# Don't watch Indecent Proposal with your partner if you're feeling particularly honest



## COguy (Dec 1, 2011)

it's just good advice..... That I heard..... From a friend..... Definitely not from personal experience... Last night....


----------



## Wolf1974 (Feb 19, 2014)

? Why


----------



## learning to love myself (Apr 18, 2013)

That's an old movie.

I watched it with my husband, it makes you think and ask the stupid question, " would you let another have your spouse for 1 night for a million"?

Back when I was 25 and watched this I remember my husband saying something to the effect, what's the big deal its just sex?

I know I didn't like the thought back then, Now, I believe I could get past it, maybe I'm being a fool, maybe I truly believe its just sex. I fought for years on the other side with a husband who has always said its just sex. I'm now in that mindset.

Dataset content:
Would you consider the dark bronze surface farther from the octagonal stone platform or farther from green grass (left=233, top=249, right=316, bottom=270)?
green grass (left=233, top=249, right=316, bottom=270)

What is needed:
Please answer these from the forum thread:
(a) What date is shown for COguy's post?
(b) What amount of money is named in the question the movie makes viewers ask?
(c) How old does the poster "learning to love myself" say they were when they watched the movie?

Full answer:
(a) Dec 1, 2011
(b) A million
(c) 25